[The problem]:
Could you reproduce the whole passage about the stacking container, word for word?

[Page extract]:
--------------------------------------------------

Additionally, the interior surface of the bottom of the base wall is product-friendly, with no sharp edges or protruding ribs throughout the entire bottom section of the base 12. As such, the bottom of the base 12 was designed with smooth drainage channels 36, 38 and raised support surfaces 40 to create a stiff design without the use of ribs or sharp edges. This soft bottom profile ensures that packages do not get ripped, torn, or damaged when placed inside the container.
FIG. 13 is a top view of the base 12. FIG. 14 is a bottom view of the base 12.
FIG. 15 shows two cross-stacked layers of a 7-down configuration of a plurality of the containers 10. In each layer, three containers 10 are arranged with abutting side walls 14. Adjacent these three containers 10 are four containers 10 in a 2×2 array, with the side walls 14 abutting the end walls 16 of the group of three containers 10.
As shown, the second layer is oriented 180 degrees relative to the first layer, such that the three containers 10 in the second layer are substantially arranged on top of the four containers 10 in the first layer, and the 2×2 containers 10 in the second layer are substantially arranged on top of the three containers 10 in the first layer.
In FIG. 16, two of the three containers 10 in the second layer have been removed to show the orientation of the containers 10 in the first layer.
FIG. 17 is a bottom perspective view of the containers of FIG. 15, partially broken away. As shown, the end wall 16 abuts a side wall 14 of another container in the lower layer, and these walls 14, 16 are received in the longitudinal stacking channel 52 of a container 10 in the upper layer. Abutting side walls 14 of two containers 10 in the lower layer are received in the lateral stacking channel 54 of a container 10 of the upper layer.
The base 12 is integrally molded as a single piece of suitable plastic, as are each of the side walls 14 and end walls 16.
In accordance with the provisions of the patent statutes and jurisprudence, exemplary configurations described above are considered to represent a preferred embodiment of the invention. However, it should be noted that the invention can be practiced otherwise than as specifically illustrated and described without departing from its spirit or scope.

--------------------------------------------------

[Data shown]:
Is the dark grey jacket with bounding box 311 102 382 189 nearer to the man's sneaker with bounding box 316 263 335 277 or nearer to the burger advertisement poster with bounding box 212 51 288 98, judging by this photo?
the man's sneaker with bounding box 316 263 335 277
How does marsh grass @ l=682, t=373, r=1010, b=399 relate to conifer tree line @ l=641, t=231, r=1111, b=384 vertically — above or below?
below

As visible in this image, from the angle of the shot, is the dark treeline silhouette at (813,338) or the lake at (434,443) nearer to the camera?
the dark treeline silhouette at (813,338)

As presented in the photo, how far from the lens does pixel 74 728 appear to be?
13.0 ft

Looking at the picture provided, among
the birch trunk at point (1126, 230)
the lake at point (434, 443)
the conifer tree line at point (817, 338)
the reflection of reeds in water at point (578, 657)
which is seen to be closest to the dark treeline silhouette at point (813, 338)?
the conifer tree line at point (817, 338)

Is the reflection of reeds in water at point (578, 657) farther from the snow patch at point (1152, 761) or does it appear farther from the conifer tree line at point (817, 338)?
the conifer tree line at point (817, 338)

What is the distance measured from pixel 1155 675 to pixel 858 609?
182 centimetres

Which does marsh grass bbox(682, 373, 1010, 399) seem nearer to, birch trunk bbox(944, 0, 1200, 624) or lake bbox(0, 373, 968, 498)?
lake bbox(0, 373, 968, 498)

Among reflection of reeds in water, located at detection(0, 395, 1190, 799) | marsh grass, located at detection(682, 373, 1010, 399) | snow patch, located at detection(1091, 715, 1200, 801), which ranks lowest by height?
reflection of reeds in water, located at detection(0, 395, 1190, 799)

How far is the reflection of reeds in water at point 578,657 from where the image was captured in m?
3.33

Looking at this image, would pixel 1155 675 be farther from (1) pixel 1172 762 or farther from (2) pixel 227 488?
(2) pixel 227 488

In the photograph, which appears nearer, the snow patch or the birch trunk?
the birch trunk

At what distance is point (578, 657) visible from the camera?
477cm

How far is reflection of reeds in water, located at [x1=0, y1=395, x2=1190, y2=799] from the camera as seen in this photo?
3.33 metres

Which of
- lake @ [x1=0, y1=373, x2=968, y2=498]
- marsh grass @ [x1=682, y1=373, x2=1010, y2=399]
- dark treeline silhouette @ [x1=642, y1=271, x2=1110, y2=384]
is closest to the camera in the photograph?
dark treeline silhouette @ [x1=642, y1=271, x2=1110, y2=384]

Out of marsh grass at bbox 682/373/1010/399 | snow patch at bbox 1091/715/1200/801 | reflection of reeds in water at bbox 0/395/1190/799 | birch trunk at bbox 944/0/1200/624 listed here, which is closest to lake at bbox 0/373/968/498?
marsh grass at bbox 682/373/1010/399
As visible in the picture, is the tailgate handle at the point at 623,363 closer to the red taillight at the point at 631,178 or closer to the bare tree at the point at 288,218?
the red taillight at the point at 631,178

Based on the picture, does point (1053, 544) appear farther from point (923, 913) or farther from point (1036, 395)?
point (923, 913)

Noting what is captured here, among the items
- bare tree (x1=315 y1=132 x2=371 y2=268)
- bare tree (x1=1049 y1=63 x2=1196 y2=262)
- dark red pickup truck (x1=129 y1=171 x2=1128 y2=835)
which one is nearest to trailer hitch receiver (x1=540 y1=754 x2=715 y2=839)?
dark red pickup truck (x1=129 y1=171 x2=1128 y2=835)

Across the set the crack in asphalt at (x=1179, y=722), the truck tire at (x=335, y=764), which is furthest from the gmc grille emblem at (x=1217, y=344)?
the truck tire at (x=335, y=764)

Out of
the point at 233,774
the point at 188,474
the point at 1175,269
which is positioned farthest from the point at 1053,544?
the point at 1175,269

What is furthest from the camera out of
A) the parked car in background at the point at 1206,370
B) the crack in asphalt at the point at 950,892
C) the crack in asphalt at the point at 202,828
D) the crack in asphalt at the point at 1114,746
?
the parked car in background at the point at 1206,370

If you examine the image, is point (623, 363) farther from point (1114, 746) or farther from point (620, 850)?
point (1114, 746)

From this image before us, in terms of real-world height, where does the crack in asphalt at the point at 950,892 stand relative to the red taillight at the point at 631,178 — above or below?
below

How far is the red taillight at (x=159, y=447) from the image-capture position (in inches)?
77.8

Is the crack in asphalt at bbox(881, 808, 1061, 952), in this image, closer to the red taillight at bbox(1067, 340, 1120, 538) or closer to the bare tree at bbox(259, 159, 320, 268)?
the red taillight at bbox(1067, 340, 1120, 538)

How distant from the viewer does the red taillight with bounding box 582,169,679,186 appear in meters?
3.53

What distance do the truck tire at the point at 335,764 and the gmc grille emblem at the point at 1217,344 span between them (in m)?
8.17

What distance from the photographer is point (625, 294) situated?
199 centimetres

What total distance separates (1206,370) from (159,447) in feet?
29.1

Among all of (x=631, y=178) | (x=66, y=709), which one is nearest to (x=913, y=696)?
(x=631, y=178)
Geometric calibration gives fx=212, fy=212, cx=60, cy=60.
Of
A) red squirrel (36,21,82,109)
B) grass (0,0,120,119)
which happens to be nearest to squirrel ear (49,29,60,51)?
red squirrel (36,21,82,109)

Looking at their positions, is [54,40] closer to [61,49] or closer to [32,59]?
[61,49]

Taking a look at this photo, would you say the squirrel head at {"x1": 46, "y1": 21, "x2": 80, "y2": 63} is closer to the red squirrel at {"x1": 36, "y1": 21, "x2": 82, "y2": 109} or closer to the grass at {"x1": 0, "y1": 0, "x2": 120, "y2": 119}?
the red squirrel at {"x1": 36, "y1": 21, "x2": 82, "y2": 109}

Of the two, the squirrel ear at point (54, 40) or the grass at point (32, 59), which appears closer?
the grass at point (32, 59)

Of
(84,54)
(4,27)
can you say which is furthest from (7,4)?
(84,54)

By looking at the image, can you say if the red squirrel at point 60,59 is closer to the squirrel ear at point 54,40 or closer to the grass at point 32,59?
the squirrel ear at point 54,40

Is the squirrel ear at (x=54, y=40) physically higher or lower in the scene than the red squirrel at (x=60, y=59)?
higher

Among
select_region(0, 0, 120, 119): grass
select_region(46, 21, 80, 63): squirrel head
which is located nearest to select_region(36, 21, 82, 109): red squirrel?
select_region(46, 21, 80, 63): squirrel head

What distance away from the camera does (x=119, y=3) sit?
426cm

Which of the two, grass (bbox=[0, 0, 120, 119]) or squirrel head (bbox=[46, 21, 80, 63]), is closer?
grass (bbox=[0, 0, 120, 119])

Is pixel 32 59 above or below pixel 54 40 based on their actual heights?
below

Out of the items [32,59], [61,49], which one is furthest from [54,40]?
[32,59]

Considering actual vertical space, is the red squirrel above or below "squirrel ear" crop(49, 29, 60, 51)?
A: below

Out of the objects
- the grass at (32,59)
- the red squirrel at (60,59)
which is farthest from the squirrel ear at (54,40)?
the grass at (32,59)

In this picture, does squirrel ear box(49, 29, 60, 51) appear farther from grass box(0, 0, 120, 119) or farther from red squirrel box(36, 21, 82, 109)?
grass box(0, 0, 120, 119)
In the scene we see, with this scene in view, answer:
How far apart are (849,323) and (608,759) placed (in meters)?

--------------------------------------------------

[Solved problem]:
Additionally, the interior surface of the bottom of the base wall is product-friendly, with no sharp edges or protruding ribs throughout the entire bottom section of the base 12. As such, the bottom of the base 12 was designed with smooth drainage channels 36, 38 and raised support surfaces 40 to create a stiff design without the use of ribs or sharp edges. This soft bottom profile ensures that packages do not get ripped, torn, or damaged when placed inside the container.
FIG. 13 is a top view of the base 12. FIG. 14 is a bottom view of the base 12.
FIG. 15 shows two cross-stacked layers of a 7-down configuration of a plurality of the containers 10. In each layer, three containers 10 are arranged with abutting side walls 14. Adjacent these three containers 10 are four containers 10 in a 2×2 array, with the side walls 14 abutting the end walls 16 of the group of three containers 10.
As shown, the second layer is oriented 180 degrees relative to the first layer, such that the three containers 10 in the second layer are substantially arranged on top of the four containers 10 in the first layer, and the 2×2 containers 10 in the second layer are substantially arranged on top of the three containers 10 in the first layer.
In FIG. 16, two of the three containers 10 in the second layer have been removed to show the orientation of the containers 10 in the first layer.
FIG. 17 is a bottom perspective view of the containers of FIG. 15, partially broken away. As shown, the end wall 16 abuts a side wall 14 of another container in the lower layer, and these walls 14, 16 are received in the longitudinal stacking channel 52 of a container 10 in the upper layer. Abutting side walls 14 of two containers 10 in the lower layer are received in the lateral stacking channel 54 of a container 10 of the upper layer.
The base 12 is integrally molded as a single piece of suitable plastic, as are each of the side walls 14 and end walls 16.
In accordance with the provisions of the patent statutes and jurisprudence, exemplary configurations described above are considered to represent a preferred embodiment of the invention. However, it should be noted that the invention can be practiced otherwise than as specifically illustrated and described without departing from its spirit or scope.